Plus d'égalité entre les étudiants : Graal ou chimère ?
A compter de la rentrée 2017, les conditions d'accès aux écoles d'avocats seront modifiées, en application du Décret n°2016-1389 du 17 octobre 2016. Moteur de cette réforme, l'égalité entre les étudiants est-elle possible ?
Les quelques 14.000 étudiants préparant actuellement l'examen d'entrée à une école d'avocat (EDA) au sein d'un Institut d’Études Judiciaires (IEJ, centre de préparation rattaché à une Faculté de Droit) vont plancher pour la dernière fois selon les modalités récemment remises en cause par les pouvoirs publics.
Cet examen (à l'issue duquel, contrairement à un concours, il faut obtenir un moyenne arithmétique de 10 / 20 pour se voir délivrer le précieux sésame permettant de s'inscrire dans une EDA), est jusqu'alors organisé au sein de chaque IEJ.
Sur la base d'études statistiques qui ont mis en lumières d'importantes différences (dans une mesure pouvant aller de 1 à 5) dans les taux de réussite des étudiants, le gouvernement a souhaité modifier les modalités d'organisation des épreuves afin de garantir l'égalité entre les candidats.
Si le but de cette réforme paraît louable, d'aucuns ne manqueront pas de souligner que sa portée pourrait être bien plus limitée. D'une part, force est de constater que les moyens dont disposent les IEJ sont relativement disparates. D'autre part, quand bien même les sujets seront établis par une Commission Nationale composées d'avocats et d'universitaires nommés pour 3 ans, les corrections resteront effectuées localement et confiées au IEJ (quand bien même une grille de correction sera annexée au sujet). Enfin, un étudiant reste libre de s'inscrire auprès de l'IEJ de son choix.
Rien ne permet d'ailleurs d'affirmer que le pourcentage de reçus par IEJ sera nivelé par le biais de cette réforme.
Au-delà des critiques fondées sur les taux de réussite, la réforme de l'examen d'entrée est surtout le moyen de sélectionner les futurs élèves-avocats sur des types d'épreuves identiques, ce qui n'était pas nécessairement le cas. Au-delà de la différences entre le sujets, la nature des épreuves pouvaient également varier.
En effet, certains IEJ choisissaient notamment de faire composer leurs candidats sur des épreuves de commentaire d'arrêt, d'autres sur des consultations.

▶ _Données extraites_
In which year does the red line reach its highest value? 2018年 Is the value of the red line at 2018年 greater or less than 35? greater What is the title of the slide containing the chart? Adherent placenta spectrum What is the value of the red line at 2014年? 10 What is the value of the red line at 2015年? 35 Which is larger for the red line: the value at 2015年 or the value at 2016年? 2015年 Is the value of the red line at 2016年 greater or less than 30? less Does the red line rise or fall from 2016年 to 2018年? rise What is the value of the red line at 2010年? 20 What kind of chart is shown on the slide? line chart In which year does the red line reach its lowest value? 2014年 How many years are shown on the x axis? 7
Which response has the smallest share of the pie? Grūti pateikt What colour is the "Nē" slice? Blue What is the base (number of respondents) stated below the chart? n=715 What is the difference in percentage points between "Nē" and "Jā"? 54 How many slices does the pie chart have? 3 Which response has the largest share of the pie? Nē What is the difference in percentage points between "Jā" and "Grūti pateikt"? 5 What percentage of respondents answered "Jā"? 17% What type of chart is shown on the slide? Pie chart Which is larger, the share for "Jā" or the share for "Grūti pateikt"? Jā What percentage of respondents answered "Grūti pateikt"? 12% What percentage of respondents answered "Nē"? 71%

==

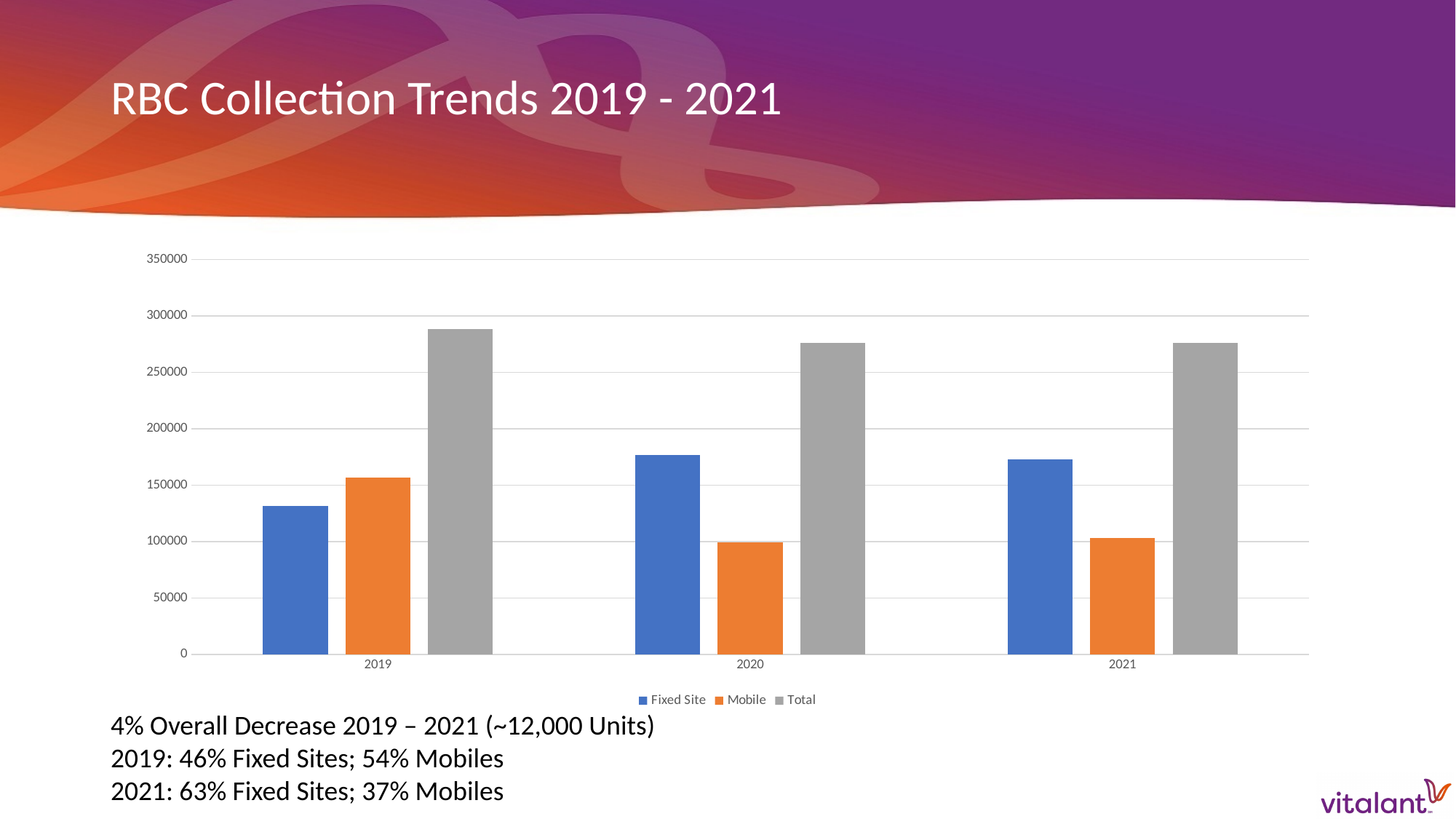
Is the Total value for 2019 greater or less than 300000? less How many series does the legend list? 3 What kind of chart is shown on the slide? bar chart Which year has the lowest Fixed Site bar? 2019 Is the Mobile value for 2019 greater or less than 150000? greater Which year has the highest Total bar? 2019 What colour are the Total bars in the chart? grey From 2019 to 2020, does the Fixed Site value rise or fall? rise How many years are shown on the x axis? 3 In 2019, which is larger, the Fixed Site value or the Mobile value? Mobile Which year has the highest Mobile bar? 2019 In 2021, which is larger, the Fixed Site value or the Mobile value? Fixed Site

---

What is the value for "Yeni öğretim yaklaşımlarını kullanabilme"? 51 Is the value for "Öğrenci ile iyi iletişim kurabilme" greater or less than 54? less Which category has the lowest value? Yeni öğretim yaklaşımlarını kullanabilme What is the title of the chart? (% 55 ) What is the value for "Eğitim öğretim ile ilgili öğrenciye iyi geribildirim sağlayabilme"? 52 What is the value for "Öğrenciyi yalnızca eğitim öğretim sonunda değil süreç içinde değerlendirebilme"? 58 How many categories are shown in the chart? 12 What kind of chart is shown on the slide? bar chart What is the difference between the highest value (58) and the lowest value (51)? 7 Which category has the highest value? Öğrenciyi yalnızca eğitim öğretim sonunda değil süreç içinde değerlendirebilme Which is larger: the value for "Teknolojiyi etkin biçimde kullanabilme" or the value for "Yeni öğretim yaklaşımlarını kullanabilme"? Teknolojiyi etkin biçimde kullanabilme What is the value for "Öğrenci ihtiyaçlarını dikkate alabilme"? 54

▶ _Travail à réaliser_
a) Recopiez le passage du texte sur la réforme de l'examen d'entrée aux écoles d'avocats compris entre « Les quelques 14.000 » et « de chaque IEJ. », ces deux bornes incluses.
b) D'après le texte sur la réforme de l'examen d'entrée aux écoles d'avocats, par qui les sujets de l'examen seront-ils établis ?
c) Poursuivez le texte sur la réforme de l'examen d'entrée aux écoles d'avocats à la suite de sa dernière phrase.

▶ _Partie réponses_
a)
Les quelques 14.000 étudiants préparant actuellement l'examen d'entrée à une école d'avocat (EDA) au sein d'un Institut d’Études Judiciaires (IEJ, centre de préparation rattaché à une Faculté de Droit) vont plancher pour la dernière fois selon les modalités récemment remises en cause par les pouvoirs publics.
Cet examen (à l'issue duquel, contrairement à un concours, il faut obtenir un moyenne arithmétique de 10 / 20 pour se voir délivrer le précieux sésame permettant de s'inscrire dans une EDA), est jusqu'alors organisé au sein de chaque IEJ.

b) Par une Commission nationale composée d'avocats et d'universitaires nommés pour 3 ans.

c)
Sur ce point, la réforme est particulièrement bienvenue d'autant que l'épreuve de consultation juridique est généralisée dès les épreuves d'admissibilité sur la base d'une thématique au choix du candidat (droit civil, droit pénal, droit social, droit des affaires ou droit public).
De même, les candidats composeront également sur une épreuve de note de synthèse et sur une épreuve de procédure (civile, pénale ou de contentieux administratif).
Si au stade de l'admission, l'épreuve dite du « Grand Oral » est bien évidemment maintenue, on reste sceptique quant à la nécessité de maintenir une épreuve de langue. En effet, dans la plupart des procédures contentieuses, la Loi impose la traduction des actes établis en langue étrangère de sorte qu'un bon avocat n'a pas nécessairement à devenir un fin linguiste.
Au surplus, à compter de la rentrée 2020, cet oral portera nécessairement sur la langue anglaise alors que jusqu'ici le panel de choix était bien plus large. On peut légitimement se demander si la recherche de l'égalitarisme n'a pas entraîner le sacrifice des autres idiomes sur lesquels les candidats pouvaient choisir d'être entendus...
Les étudiants passeront donc des épreuves identiques pour intégrer l'une des 16 écoles d'avocats (12 en métropole, 4 dans les Départements d'Outre-Mer). Reste à savoir si la sélection au titre de l'examen d'entrée se traduira par une augmentation corrélative du niveau de compétence des élèves-avocats au sein des EDA.
Dans le prolongement des modifications relatives à l'examen d'entrée, l'examen du Certificat d'Aptitude à la Profession d'Avocat (CAPA) devrait subir à son tour un toilettage d'ampleur...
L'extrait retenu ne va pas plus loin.